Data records
※ ※ ※
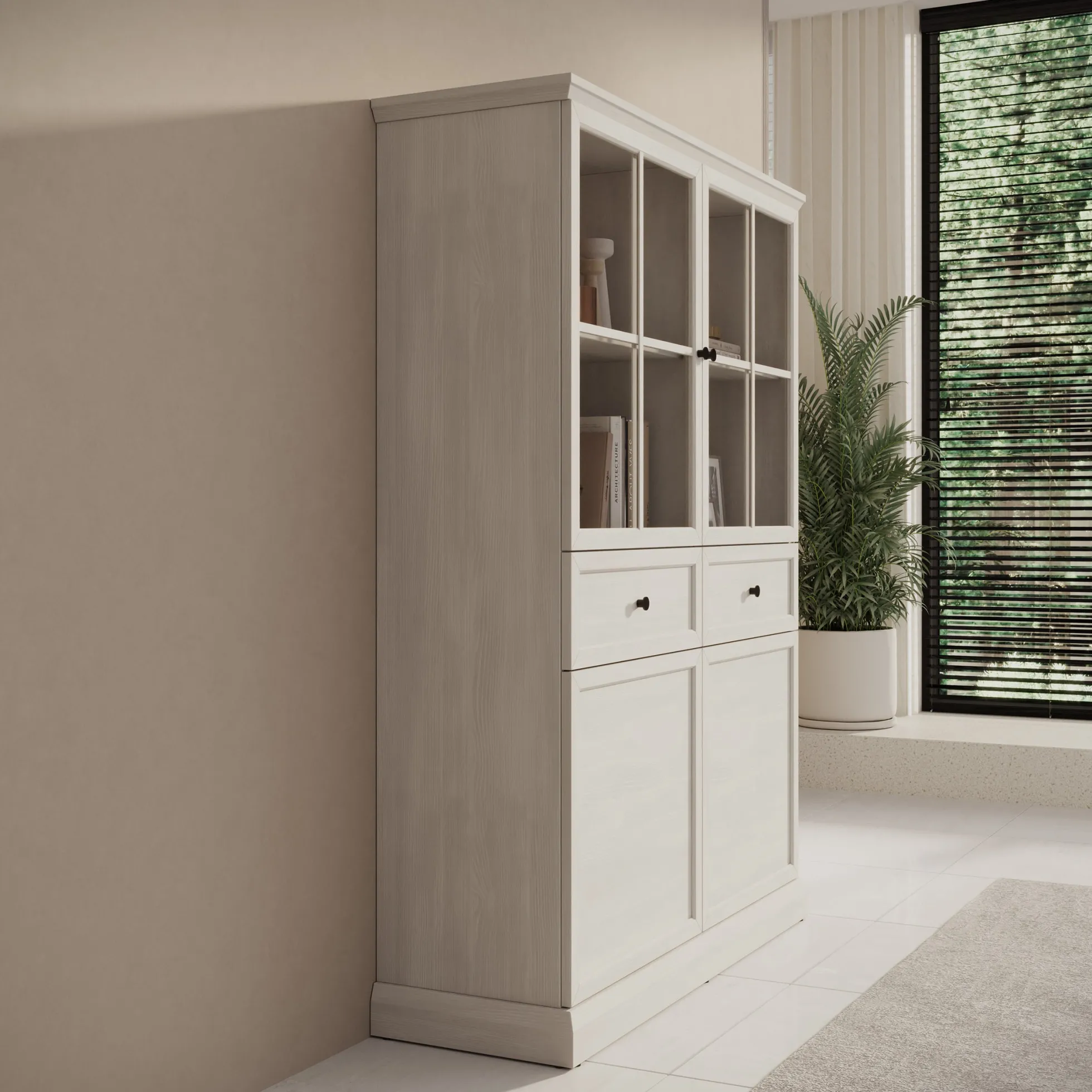 Leroy - Vitrinekast - Wit - 114x40x161 cm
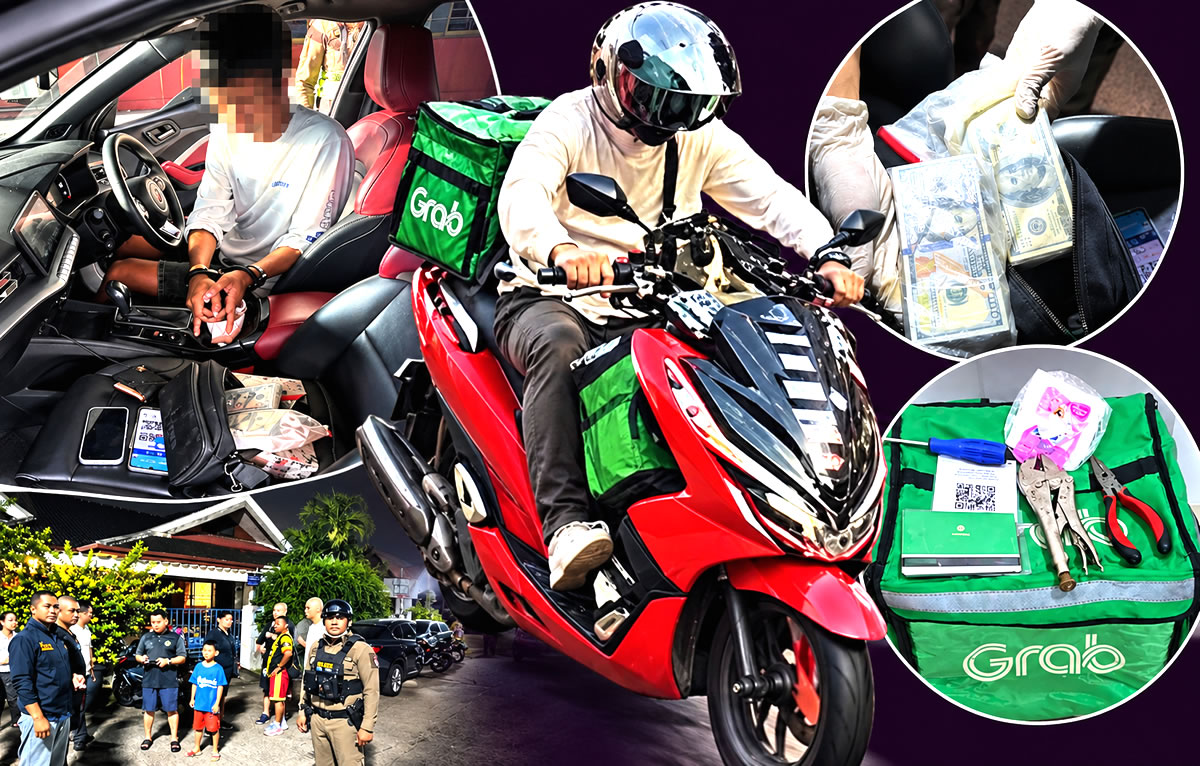 Grab delivery driver strikes rich in Phuket by using trade to burgle 2 homes netting 3.69 million baht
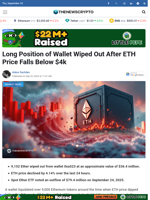 Long Position of Wallet Wiped Out After ETH Price Falls Below $4k - TheNewsCrypto
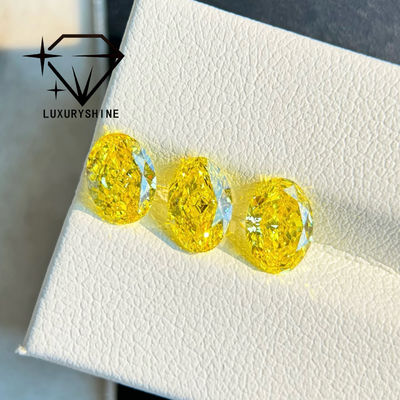 Kualitas LuxuryShine VVS-VS Fancy Yellow/Light Yellow/Fancy Intense/Vivid Yellow Lab Grown Diamond 1CT 2CT 3CT 4CT 5CT Oval Excellent Cut dengan Sertifikat & Perhiasan yang Disesuaikan pabrik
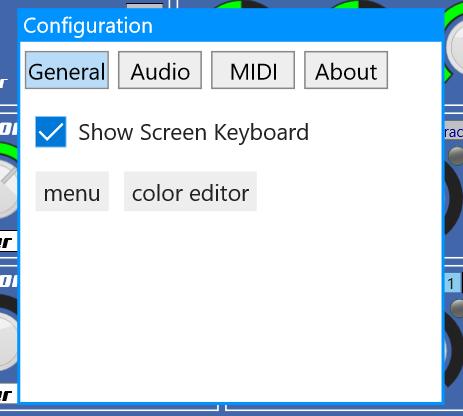 4 Configurations Configuration panel is shown by pressing the config button in master section.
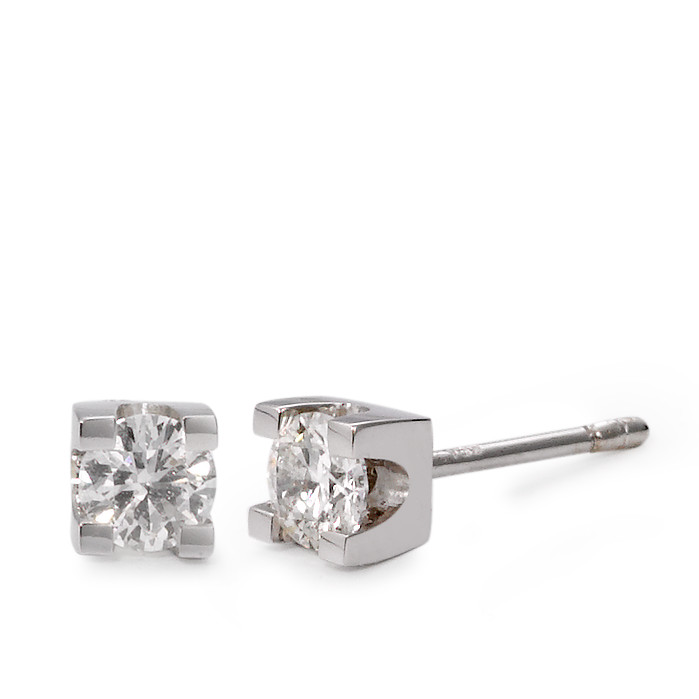 Clous d'oreilles Or blanc 18K Diamant 0.50 ct, 2 Pierres, w-si Ø4 mm-563509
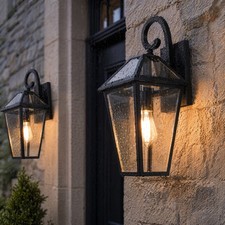 2 Pack 21 inch Exterior Large Black Outdoor LED Wall Light Glass Sconce Fixture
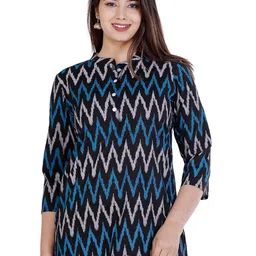 BAESD Chevron Printed Mandarin Collar Cotton Top-image-4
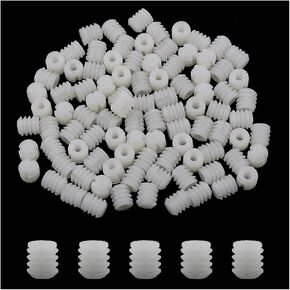 100pcs Plastic Expansion Tube Screws Hinge Expansion Pin Hinge Self Tapping Screws Cabinet Door Dowel Inserts for Joining Wooden Furniture Panels, White, M4x10mm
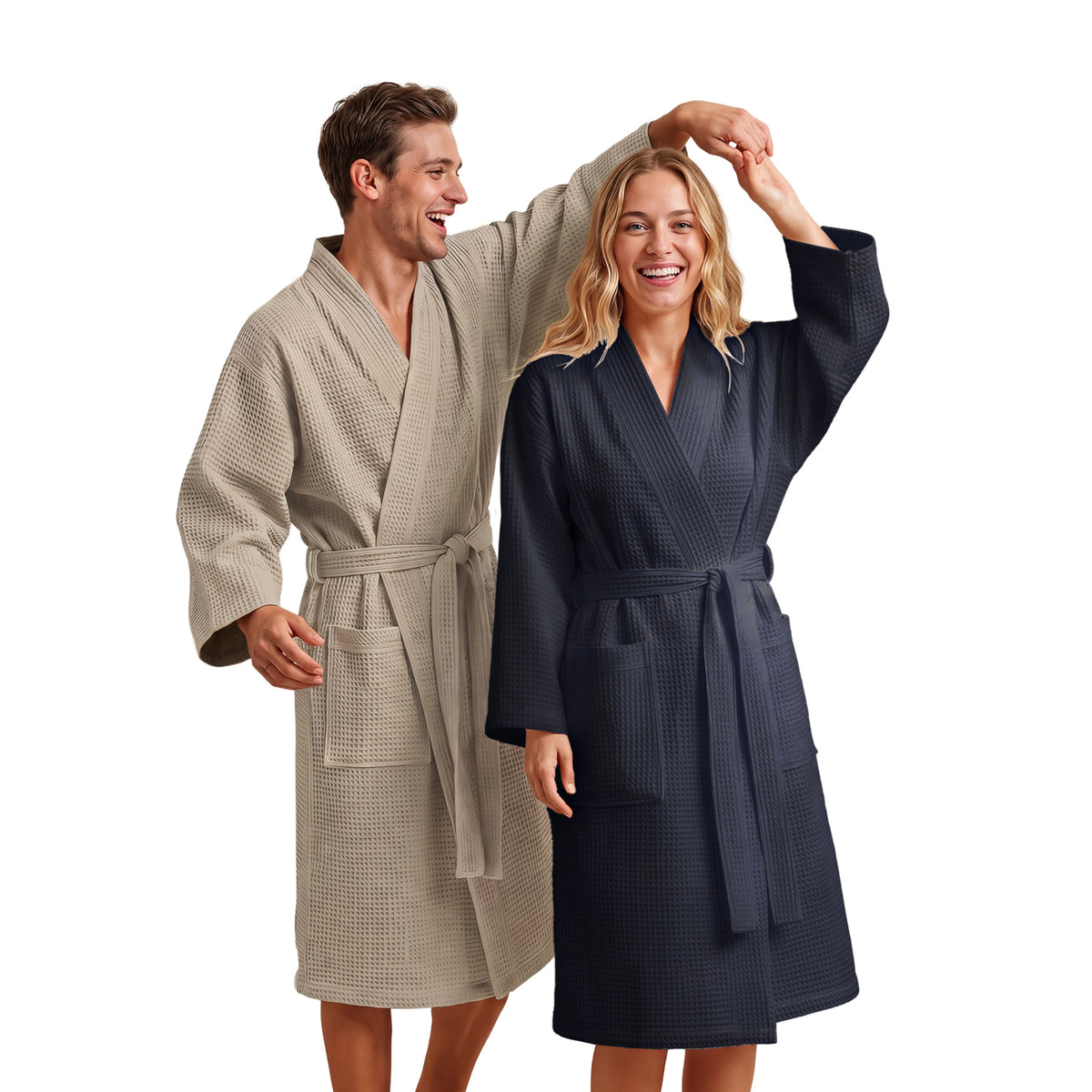 BADEMANTEL Waffle-Piqué Unisex - ultra saugstark &amp; Oeko-Tex zertifiziert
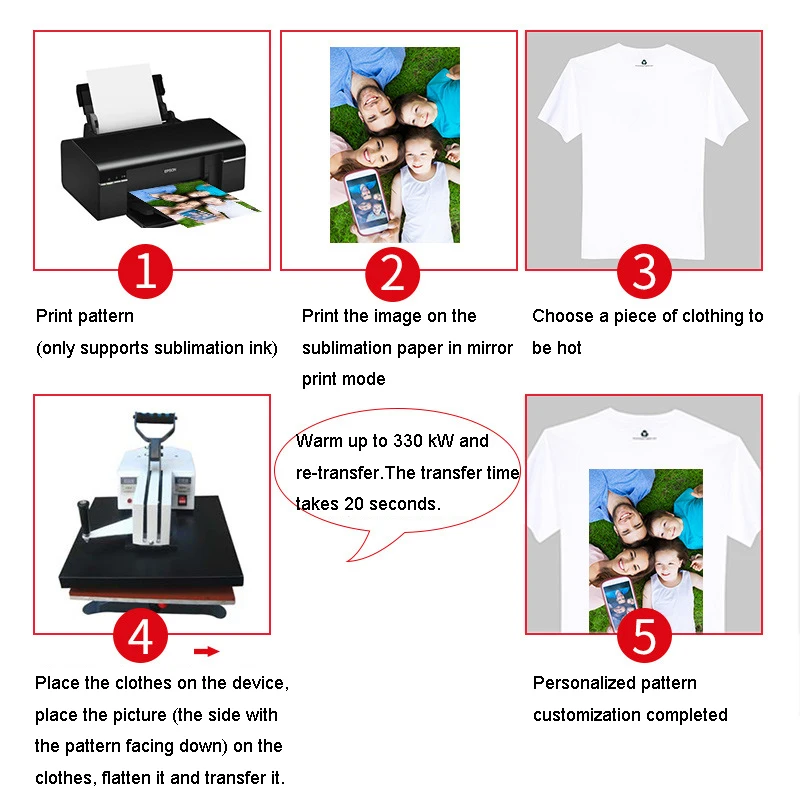 100 листов А4 А суб 125 г термопереводная печатная бумага быстросохнущая для DIY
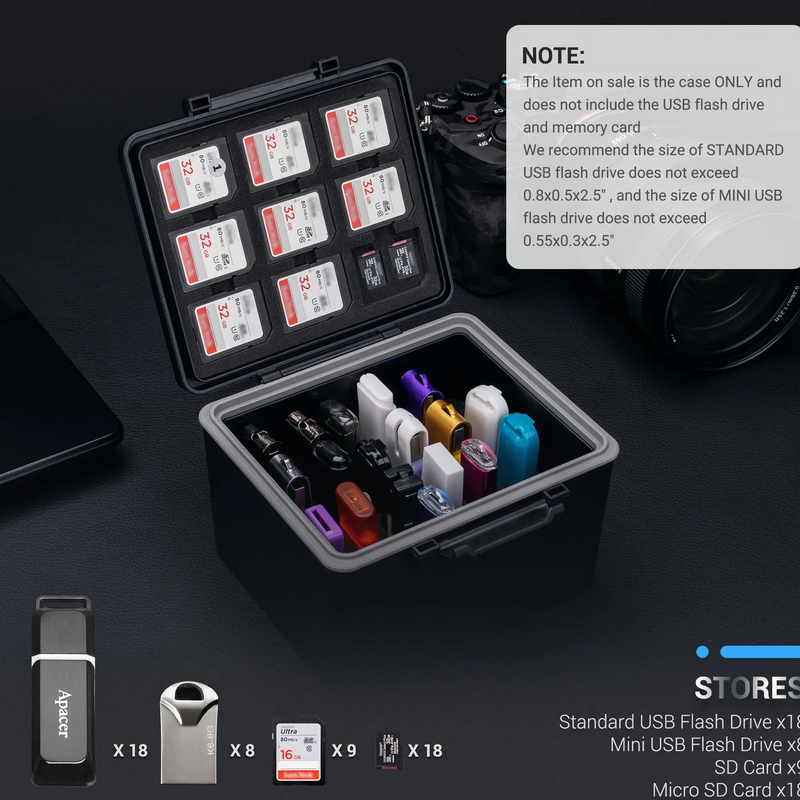 Caja para almacenamiento de USB + SD con 24 + 9 ranurasOrganizadores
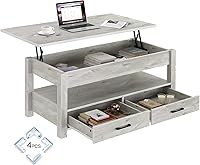 Vista 33 de Mesa Auxiliar, Mesa de Centro con Cajones y Compartimento Oculto, Mesa Central Retro con Tablero de Elevación de Madera, para Sala de Estar Espresso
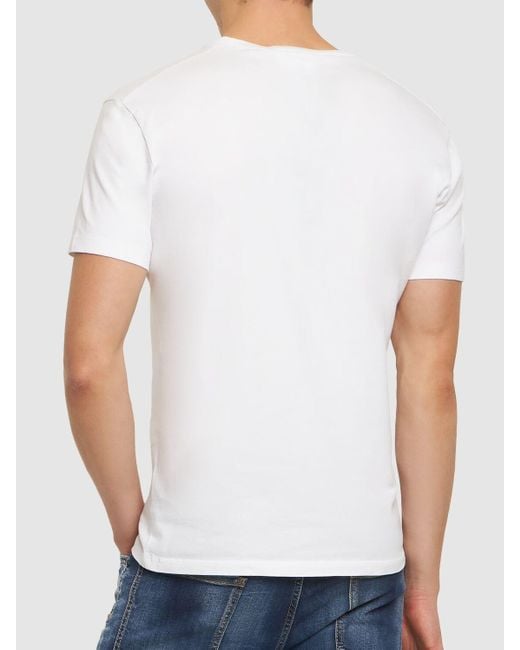 T-shirt in cotone con logo di DSquared² in White da Uomo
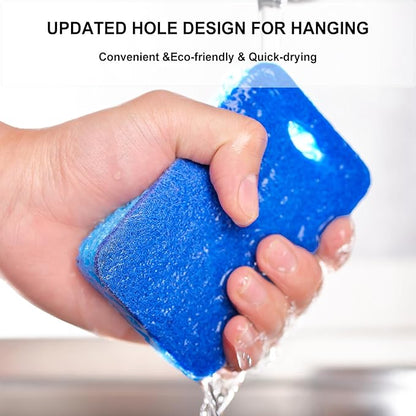 METUUTER 12-Count Scrub Sponges Kitchen Sponge Heavy Duty, Cellulose Sponges with Scouring Pads Dual-Sided for Kitchen and Household Use (Square-Blue)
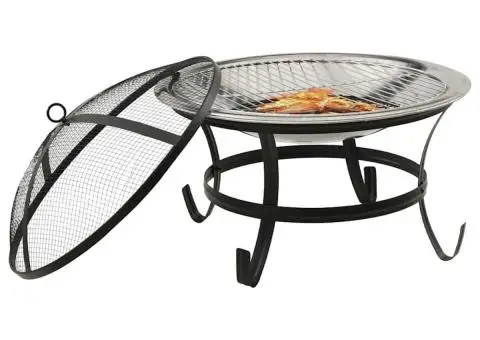 Vatră de foc 2-în-1 grătar/vătrai, 56x56x49 cm, oțel inoxidabil - 3/5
※ ※ ※
Where an image appears in the data, skip it, and return the rest verbatim.

 Leroy - Vitrinekast - Wit - 114x40x161 cm
 Grab delivery driver strikes rich in Phuket by using trade to burgle 2 homes netting 3.69 million baht
 Long Position of Wallet Wiped Out After ETH Price Falls Below $4k - TheNewsCrypto
 Kualitas LuxuryShine VVS-VS Fancy Yellow/Light Yellow/Fancy Intense/Vivid Yellow Lab Grown Diamond 1CT 2CT 3CT 4CT 5CT Oval Excellent Cut dengan Sertifikat & Perhiasan yang Disesuaikan pabrik
 4 Configurations Configuration panel is shown by pressing the config button in master section.
 Clous d'oreilles Or blanc 18K Diamant 0.50 ct, 2 Pierres, w-si Ø4 mm-563509
 2 Pack 21 inch Exterior Large Black Outdoor LED Wall Light Glass Sconce Fixture
 BAESD Chevron Printed Mandarin Collar Cotton Top-image-4
 100pcs Plastic Expansion Tube Screws Hinge Expansion Pin Hinge Self Tapping Screws Cabinet Door Dowel Inserts for Joining Wooden Furniture Panels, White, M4x10mm
 BADEMANTEL Waffle-Piqué Unisex - ultra saugstark &amp; Oeko-Tex zertifiziert
 100 листов А4 А суб 125 г термопереводная печатная бумага быстросохнущая для DIY
 Caja para almacenamiento de USB + SD con 24 + 9 ranurasOrganizadores
 Vista 33 de Mesa Auxiliar, Mesa de Centro con Cajones y Compartimento Oculto, Mesa Central Retro con Tablero de Elevación de Madera, para Sala de Estar Espresso
 T-shirt in cotone con logo di DSquared² in White da Uomo
 METUUTER 12-Count Scrub Sponges Kitchen Sponge Heavy Duty, Cellulose Sponges with Scouring Pads Dual-Sided for Kitchen and Household Use (Square-Blue)
 Vatră de foc 2-în-1 grătar/vătrai, 56x56x49 cm, oțel inoxidabil - 3/5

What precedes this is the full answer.